Our Environmentally-Friendly US President

God luv ‘im, he cares after all! Today, George W Bush will (attempt to) leave his mark on environmental history by signing declarations under the 1906 Antiquities Act, that will create three large marine sanctuaries where fishing will be banned and divers require a permit.[1]

These sanctuaries take in Pacific waters at the northern end of the Northern Mariana Islands, including the Mariana Trench, the Rose Atoll in American Samoa — the world’s smallest coral atoll and one of the most remote – and in the central Pacific, coral reefs, pinnacles, sea mounts, islands and surrounding waters of Johnston Atoll, Howland, Baker and Jarvis Islands, Kingman Reef, Palmyra Atoll and Wake Island. These areas harbor some of the most pristine coral reefs in the world.

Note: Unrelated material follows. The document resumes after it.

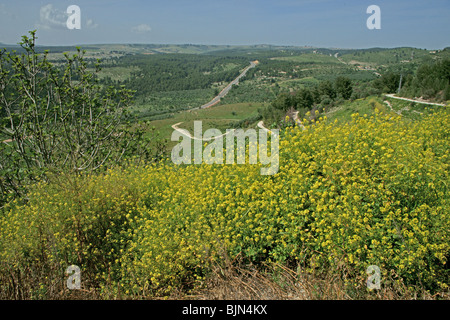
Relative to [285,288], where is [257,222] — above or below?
above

According to a report in the SF Chronicle, in November, the idea has induced conflict between Laura Bush and Dick Cheney, the former arguing it “would attract tourism and burnish the president’s record for history.” The vice president is concerned about the effects on local economies, in particular that of the Mariana Islands, heavily reliant on fishing – well, not anymore, apparently.[2]

It’s interesting to note, the area concerned is almost the size of California, but none of it will intrude on the activities of the US fishing fleet. Surprise, surprise.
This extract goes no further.